### Data records
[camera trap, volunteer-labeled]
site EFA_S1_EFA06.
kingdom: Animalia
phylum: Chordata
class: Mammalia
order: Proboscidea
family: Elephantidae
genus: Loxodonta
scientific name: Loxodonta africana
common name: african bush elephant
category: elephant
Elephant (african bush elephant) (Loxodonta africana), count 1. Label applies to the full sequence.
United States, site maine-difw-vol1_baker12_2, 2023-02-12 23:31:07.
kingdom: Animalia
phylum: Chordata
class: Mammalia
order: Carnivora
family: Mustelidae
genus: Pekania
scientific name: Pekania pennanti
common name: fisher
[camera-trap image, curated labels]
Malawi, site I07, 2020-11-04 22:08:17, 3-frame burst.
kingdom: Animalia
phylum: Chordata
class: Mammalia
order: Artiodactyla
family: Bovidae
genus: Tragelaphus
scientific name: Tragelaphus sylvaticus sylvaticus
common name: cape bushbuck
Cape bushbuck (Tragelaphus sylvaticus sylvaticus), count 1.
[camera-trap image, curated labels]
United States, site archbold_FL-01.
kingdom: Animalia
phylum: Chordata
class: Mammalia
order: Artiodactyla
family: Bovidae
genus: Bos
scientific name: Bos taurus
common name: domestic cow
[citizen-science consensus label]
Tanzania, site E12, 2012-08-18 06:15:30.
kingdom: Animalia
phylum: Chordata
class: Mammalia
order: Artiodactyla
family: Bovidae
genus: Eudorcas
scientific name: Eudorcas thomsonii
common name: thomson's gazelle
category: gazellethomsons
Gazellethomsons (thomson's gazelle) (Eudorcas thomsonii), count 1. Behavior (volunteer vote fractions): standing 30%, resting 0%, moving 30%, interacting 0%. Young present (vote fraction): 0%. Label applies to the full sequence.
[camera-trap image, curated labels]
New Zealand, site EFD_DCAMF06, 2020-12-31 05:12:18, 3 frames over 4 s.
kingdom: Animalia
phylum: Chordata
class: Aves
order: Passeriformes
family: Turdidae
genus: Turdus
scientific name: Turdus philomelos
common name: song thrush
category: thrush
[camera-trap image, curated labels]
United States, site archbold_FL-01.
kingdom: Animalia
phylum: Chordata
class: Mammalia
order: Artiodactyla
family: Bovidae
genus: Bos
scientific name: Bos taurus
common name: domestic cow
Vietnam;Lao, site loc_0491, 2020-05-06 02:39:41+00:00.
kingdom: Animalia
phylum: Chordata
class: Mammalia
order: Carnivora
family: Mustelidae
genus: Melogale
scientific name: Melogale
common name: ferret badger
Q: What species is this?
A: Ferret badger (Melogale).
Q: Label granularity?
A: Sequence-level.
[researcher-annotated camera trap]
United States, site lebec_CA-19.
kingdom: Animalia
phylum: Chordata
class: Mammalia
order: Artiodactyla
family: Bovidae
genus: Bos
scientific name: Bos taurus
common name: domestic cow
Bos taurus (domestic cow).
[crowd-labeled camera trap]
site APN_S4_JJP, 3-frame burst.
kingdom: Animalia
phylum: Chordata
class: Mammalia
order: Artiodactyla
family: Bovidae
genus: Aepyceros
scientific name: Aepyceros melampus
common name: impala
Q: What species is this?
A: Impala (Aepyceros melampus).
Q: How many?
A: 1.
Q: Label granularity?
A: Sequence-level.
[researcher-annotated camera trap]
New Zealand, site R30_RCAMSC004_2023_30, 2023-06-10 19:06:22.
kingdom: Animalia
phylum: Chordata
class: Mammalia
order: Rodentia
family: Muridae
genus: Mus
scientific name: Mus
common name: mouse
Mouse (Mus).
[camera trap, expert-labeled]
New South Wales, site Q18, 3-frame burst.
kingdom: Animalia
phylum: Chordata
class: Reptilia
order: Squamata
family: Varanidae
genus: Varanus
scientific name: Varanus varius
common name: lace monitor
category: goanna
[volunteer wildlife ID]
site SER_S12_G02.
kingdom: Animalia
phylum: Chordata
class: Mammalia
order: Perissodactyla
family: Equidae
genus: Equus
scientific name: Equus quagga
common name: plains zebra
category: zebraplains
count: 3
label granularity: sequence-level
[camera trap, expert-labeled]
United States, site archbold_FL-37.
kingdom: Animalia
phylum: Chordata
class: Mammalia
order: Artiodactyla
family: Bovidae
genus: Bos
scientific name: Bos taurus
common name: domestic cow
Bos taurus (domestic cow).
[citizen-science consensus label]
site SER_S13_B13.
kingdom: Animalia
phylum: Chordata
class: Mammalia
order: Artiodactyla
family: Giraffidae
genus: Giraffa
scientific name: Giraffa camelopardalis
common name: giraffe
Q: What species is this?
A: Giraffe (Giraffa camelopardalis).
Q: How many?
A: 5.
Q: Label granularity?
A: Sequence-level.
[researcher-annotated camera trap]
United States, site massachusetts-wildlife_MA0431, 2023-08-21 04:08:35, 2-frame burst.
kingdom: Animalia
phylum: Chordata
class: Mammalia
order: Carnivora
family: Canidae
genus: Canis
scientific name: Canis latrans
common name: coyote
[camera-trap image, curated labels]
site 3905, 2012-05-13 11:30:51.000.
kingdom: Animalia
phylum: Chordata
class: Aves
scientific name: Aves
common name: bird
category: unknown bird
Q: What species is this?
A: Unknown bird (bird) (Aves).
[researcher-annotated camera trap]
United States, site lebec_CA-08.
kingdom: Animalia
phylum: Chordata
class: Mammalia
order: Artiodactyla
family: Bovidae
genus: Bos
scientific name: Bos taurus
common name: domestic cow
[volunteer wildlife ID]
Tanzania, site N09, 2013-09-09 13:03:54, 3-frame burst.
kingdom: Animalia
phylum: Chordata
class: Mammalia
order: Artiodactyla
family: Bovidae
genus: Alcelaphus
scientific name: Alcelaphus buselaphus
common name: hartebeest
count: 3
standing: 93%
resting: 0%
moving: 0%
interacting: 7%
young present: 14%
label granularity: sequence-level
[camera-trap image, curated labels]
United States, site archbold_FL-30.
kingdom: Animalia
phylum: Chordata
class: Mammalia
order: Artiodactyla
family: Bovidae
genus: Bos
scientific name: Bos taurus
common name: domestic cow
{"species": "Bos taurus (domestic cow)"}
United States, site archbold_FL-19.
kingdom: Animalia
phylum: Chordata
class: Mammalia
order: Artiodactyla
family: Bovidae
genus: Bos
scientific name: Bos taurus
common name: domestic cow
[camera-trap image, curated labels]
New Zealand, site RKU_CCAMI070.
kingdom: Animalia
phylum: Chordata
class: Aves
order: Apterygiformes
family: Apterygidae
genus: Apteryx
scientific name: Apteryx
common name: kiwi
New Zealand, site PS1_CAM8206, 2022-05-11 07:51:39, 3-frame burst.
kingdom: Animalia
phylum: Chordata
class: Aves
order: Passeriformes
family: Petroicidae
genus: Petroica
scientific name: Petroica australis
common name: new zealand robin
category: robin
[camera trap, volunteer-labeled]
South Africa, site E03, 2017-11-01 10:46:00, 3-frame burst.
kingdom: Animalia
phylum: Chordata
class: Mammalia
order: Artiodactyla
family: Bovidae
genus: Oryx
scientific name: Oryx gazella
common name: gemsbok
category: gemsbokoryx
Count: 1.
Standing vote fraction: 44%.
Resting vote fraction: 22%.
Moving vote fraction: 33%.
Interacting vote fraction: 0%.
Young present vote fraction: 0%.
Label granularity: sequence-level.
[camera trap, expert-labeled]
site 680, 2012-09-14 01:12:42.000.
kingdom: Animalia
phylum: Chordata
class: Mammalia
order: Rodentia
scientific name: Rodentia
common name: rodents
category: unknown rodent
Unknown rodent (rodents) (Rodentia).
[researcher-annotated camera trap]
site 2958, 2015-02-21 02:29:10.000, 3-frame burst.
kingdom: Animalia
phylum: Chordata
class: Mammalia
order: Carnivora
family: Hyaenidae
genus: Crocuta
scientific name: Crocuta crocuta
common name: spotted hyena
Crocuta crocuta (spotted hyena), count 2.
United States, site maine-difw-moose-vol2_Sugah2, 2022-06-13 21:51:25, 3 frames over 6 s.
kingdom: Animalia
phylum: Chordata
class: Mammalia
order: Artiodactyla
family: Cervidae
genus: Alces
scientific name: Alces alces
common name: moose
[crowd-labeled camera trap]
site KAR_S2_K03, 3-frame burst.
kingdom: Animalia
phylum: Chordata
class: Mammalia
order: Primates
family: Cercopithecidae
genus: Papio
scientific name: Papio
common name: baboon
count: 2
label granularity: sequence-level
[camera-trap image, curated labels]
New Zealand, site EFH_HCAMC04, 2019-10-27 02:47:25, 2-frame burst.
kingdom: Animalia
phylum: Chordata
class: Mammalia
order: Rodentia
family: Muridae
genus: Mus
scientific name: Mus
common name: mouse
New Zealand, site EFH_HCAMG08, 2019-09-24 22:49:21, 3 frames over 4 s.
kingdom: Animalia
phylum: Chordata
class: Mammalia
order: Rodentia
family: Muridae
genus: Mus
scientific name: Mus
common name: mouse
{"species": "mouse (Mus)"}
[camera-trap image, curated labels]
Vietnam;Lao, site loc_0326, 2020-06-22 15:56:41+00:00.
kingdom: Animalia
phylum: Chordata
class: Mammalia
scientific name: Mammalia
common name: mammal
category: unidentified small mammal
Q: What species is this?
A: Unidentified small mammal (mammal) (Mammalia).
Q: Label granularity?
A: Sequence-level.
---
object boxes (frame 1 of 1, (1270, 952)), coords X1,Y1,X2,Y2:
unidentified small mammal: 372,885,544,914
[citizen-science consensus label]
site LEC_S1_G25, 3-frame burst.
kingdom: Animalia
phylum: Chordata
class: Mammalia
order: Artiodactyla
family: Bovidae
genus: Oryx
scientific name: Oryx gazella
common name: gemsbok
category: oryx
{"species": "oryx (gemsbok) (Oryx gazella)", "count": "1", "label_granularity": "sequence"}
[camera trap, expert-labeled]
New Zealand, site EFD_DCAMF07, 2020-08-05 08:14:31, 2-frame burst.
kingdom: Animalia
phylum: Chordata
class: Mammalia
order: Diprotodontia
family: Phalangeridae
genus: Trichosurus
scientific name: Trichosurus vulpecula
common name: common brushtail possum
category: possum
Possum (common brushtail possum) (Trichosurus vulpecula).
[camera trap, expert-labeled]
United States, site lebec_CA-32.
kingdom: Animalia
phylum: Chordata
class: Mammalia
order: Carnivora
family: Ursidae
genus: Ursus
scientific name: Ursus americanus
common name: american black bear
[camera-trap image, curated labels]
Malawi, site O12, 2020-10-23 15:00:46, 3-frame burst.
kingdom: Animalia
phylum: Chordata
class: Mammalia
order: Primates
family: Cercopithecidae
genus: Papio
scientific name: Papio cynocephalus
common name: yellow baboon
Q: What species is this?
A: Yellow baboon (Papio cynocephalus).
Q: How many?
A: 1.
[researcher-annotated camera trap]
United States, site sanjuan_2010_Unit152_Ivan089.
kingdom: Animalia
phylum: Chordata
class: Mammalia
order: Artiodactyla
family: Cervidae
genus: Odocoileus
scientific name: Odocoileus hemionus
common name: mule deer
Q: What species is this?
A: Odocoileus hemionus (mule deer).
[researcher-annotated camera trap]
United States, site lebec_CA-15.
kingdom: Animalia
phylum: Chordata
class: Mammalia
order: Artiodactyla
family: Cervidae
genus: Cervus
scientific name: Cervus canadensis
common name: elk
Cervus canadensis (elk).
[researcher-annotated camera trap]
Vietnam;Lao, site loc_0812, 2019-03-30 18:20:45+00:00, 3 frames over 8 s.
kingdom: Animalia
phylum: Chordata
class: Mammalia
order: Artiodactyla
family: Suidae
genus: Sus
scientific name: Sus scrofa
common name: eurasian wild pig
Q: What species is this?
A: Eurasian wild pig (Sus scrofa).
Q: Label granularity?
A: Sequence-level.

### Work instructions
Taking the records above, retype every line from the one with "scientific name: Loxodonta africana" down to the one with "genus: Tragelaphus", exactly and with nothing else.

### Response area
scientific name: Loxodonta africana
common name: african bush elephant
category: elephant
Elephant (african bush elephant) (Loxodonta africana), count 1. Label applies to the full sequence.
United States, site maine-difw-vol1_baker12_2, 2023-02-12 23:31:07.
kingdom: Animalia
phylum: Chordata
class: Mammalia
order: Carnivora
family: Mustelidae
genus: Pekania
scientific name: Pekania pennanti
common name: fisher
[camera-trap image, curated labels]
Malawi, site I07, 2020-11-04 22:08:17, 3-frame burst.
kingdom: Animalia
phylum: Chordata
class: Mammalia
order: Artiodactyla
family: Bovidae
genus: Tragelaphus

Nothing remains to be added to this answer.